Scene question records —
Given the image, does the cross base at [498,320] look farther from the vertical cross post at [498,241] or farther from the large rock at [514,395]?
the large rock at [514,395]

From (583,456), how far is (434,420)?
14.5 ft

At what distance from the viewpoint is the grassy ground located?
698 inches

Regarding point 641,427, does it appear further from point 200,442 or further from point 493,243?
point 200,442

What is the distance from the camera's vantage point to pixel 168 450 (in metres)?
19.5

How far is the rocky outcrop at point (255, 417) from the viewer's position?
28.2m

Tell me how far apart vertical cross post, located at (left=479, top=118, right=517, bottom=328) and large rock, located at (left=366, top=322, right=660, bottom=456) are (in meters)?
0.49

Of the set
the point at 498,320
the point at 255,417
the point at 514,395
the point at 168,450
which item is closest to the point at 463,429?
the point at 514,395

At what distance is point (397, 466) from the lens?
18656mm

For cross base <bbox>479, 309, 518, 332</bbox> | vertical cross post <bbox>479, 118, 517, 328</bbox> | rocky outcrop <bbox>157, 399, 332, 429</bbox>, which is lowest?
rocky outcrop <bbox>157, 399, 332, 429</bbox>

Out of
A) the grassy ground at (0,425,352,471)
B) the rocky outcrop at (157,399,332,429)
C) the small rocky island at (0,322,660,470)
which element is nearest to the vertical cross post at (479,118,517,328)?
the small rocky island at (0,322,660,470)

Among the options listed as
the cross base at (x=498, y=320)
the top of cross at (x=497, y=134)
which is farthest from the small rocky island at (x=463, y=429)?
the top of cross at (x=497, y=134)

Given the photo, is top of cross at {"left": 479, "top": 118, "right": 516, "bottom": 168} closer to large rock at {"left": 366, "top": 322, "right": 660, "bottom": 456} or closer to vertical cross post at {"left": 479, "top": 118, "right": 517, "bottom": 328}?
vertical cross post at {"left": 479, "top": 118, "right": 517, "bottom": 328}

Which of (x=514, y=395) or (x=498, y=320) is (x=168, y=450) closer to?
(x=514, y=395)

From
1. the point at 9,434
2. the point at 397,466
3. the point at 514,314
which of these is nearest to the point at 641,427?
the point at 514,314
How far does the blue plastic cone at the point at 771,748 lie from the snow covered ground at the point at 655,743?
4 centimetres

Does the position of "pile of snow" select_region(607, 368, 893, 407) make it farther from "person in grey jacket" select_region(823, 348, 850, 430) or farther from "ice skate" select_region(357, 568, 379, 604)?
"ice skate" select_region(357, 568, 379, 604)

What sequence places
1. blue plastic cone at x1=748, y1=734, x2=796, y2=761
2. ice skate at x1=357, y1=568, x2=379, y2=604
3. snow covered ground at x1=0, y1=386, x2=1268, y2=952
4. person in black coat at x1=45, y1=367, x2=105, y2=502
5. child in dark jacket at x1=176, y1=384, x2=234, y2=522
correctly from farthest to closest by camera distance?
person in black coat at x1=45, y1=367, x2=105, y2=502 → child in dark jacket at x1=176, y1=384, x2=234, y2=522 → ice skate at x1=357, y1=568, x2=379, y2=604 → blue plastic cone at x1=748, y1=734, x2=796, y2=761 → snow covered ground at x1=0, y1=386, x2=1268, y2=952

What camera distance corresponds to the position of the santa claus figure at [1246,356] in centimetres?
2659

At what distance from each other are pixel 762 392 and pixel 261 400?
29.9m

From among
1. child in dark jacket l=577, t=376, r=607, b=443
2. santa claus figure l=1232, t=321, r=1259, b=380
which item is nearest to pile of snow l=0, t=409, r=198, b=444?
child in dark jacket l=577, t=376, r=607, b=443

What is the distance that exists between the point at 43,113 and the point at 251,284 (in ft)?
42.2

Goal — Can you change "santa claus figure" to "holiday statue" everywhere in the material above and leave everything else untouched?

Result —
Given the image, does the cross base at [498,320] look farther from the vertical cross post at [498,241] or farther from the large rock at [514,395]?
the large rock at [514,395]

From (583,456), how far is (434,420)?
14.5 ft

At what distance from the viewpoint is the grassy ground located?
698 inches

Regarding point 641,427, does it appear further from point 200,442 or further from point 493,243?
point 200,442

What is the distance from the camera's vantage point to pixel 168 450 (in metres)?
19.5

How far is the rocky outcrop at point (255, 417) from the viewer's position?
28.2m

Tell me how far apart vertical cross post, located at (left=479, top=118, right=517, bottom=328) and large rock, located at (left=366, top=322, right=660, bottom=456) are (in meters)?
0.49

Of the set
the point at 498,320
the point at 255,417
the point at 514,395
the point at 168,450
which item is closest to the point at 463,429?
the point at 514,395

At what distance is point (397, 466) from the lens?
18656mm

For cross base <bbox>479, 309, 518, 332</bbox> | vertical cross post <bbox>479, 118, 517, 328</bbox> | rocky outcrop <bbox>157, 399, 332, 429</bbox>, which is lowest?
rocky outcrop <bbox>157, 399, 332, 429</bbox>

Out of
A) the grassy ground at (0,425,352,471)
B) the rocky outcrop at (157,399,332,429)
C) the small rocky island at (0,322,660,470)
which element is nearest to the vertical cross post at (479,118,517,328)?
the small rocky island at (0,322,660,470)

Among the options listed as
the cross base at (x=498, y=320)
the top of cross at (x=497, y=134)
which is farthest from the small rocky island at (x=463, y=429)?
the top of cross at (x=497, y=134)

Given the photo, is top of cross at {"left": 479, "top": 118, "right": 516, "bottom": 168} closer to large rock at {"left": 366, "top": 322, "right": 660, "bottom": 456} or closer to vertical cross post at {"left": 479, "top": 118, "right": 517, "bottom": 328}?
vertical cross post at {"left": 479, "top": 118, "right": 517, "bottom": 328}

Which of (x=514, y=395) or (x=498, y=320) is (x=168, y=450) closer to?
(x=514, y=395)

From
1. the point at 9,434
2. the point at 397,466
3. the point at 514,314
which of these is nearest to the point at 641,427?
the point at 514,314
How far does the blue plastic cone at the point at 771,748 lie from the snow covered ground at the point at 655,743?
4 centimetres

Does the position of "pile of snow" select_region(607, 368, 893, 407) make it farther from "person in grey jacket" select_region(823, 348, 850, 430) or farther from "ice skate" select_region(357, 568, 379, 604)?
"ice skate" select_region(357, 568, 379, 604)

What sequence places
1. blue plastic cone at x1=748, y1=734, x2=796, y2=761
2. ice skate at x1=357, y1=568, x2=379, y2=604
3. snow covered ground at x1=0, y1=386, x2=1268, y2=952
4. person in black coat at x1=45, y1=367, x2=105, y2=502
5. child in dark jacket at x1=176, y1=384, x2=234, y2=522
correctly from farthest to closest by camera distance?
person in black coat at x1=45, y1=367, x2=105, y2=502 → child in dark jacket at x1=176, y1=384, x2=234, y2=522 → ice skate at x1=357, y1=568, x2=379, y2=604 → blue plastic cone at x1=748, y1=734, x2=796, y2=761 → snow covered ground at x1=0, y1=386, x2=1268, y2=952

What camera distance corresponds to the position of the holiday statue at [1246,356] in centimetres?
2659

At what distance from each other are pixel 762 392 and pixel 261 400?
29.9m

From among
1. child in dark jacket l=577, t=376, r=607, b=443
2. holiday statue l=1232, t=321, r=1259, b=380
which item is nearest to pile of snow l=0, t=409, r=198, b=444?
child in dark jacket l=577, t=376, r=607, b=443

What is the distance that exists between the point at 43,113 and the point at 251,284 (in ft)?
42.2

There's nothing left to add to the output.